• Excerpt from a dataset
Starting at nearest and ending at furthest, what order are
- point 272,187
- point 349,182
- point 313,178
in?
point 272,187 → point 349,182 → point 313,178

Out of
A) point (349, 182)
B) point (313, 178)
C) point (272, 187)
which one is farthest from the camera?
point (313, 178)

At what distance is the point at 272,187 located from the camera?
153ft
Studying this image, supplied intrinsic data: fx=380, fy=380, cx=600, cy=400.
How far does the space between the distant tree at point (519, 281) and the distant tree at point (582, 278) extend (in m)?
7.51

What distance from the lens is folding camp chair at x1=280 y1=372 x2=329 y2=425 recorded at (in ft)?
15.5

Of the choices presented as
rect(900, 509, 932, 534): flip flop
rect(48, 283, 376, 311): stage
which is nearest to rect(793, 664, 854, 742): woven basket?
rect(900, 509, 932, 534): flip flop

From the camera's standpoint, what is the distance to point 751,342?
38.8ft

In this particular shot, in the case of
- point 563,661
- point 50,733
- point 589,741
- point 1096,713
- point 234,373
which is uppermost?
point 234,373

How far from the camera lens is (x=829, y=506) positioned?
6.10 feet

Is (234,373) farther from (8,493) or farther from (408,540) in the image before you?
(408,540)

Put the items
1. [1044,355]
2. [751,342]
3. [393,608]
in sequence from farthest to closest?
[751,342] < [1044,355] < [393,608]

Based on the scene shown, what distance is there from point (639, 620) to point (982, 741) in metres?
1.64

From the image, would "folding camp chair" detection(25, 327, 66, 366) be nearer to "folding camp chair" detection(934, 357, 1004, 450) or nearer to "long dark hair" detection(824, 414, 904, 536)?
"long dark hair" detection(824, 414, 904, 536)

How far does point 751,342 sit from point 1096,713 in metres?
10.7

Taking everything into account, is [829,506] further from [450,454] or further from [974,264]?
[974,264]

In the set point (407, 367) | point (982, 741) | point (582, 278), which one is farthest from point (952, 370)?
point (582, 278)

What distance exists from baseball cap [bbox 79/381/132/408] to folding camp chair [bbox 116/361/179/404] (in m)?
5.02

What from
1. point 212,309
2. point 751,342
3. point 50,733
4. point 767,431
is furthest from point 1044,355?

• Your task
Can you change "folding camp chair" to "camping chair" everywhere in the listing above, keeping every other word the same?

• Completed task
Starting at nearest and ending at furthest, what order are
- point 272,187
- point 349,182
- point 313,178
in?
point 272,187 → point 349,182 → point 313,178

Out of
A) point (349, 182)
B) point (313, 178)
C) point (272, 187)
which one is farthest from the camera?
point (313, 178)

At what distance is the point at 272,187 located from the camera?
153ft
Studying this image, supplied intrinsic data: fx=380, fy=380, cx=600, cy=400.
How far does the space between the distant tree at point (519, 281) and the distant tree at point (582, 278) extend (in m)?
7.51

What distance from the lens is camping chair at x1=280 y1=372 x2=329 y2=425 recorded at (in ft)?
15.5

Of the choices presented as
rect(900, 509, 932, 534): flip flop
rect(48, 283, 376, 311): stage
which is nearest to rect(793, 664, 854, 742): woven basket?
rect(900, 509, 932, 534): flip flop

From the camera's standpoint, what is the distance to point 751,342?
38.8ft

In this particular shot, in the case of
- point 563,661
- point 50,733
- point 589,741
- point 1096,713
- point 234,373
which is uppermost?
point 234,373

How far from the camera lens is (x=829, y=506) positioned?
6.10 feet

Is (234,373) farther from (8,493) or farther from (408,540) in the image before you?
(408,540)

Put the items
1. [1044,355]
2. [751,342]
3. [393,608]
in sequence from farthest to closest?
[751,342] < [1044,355] < [393,608]

Based on the scene shown, what distance is there from point (639, 620) to point (982, 741) in metres?
1.64

From the image, would "camping chair" detection(25, 327, 66, 366) be nearer to "camping chair" detection(934, 357, 1004, 450) or nearer to "long dark hair" detection(824, 414, 904, 536)?
"long dark hair" detection(824, 414, 904, 536)

How far does point 751,342 sit from point 1096,713 in metres?
10.7

Taking everything into account, is [829,506] further from [450,454] or further from [974,264]?
[974,264]

In the set point (407, 367) | point (982, 741) | point (582, 278), which one is farthest from point (952, 370)?
point (582, 278)

What distance exists from baseball cap [bbox 79/381/132/408] to camping chair [bbox 116/361/179/404] (in m)?
5.02

What from
1. point 212,309
2. point 751,342
3. point 50,733
4. point 767,431
is furthest from point 1044,355?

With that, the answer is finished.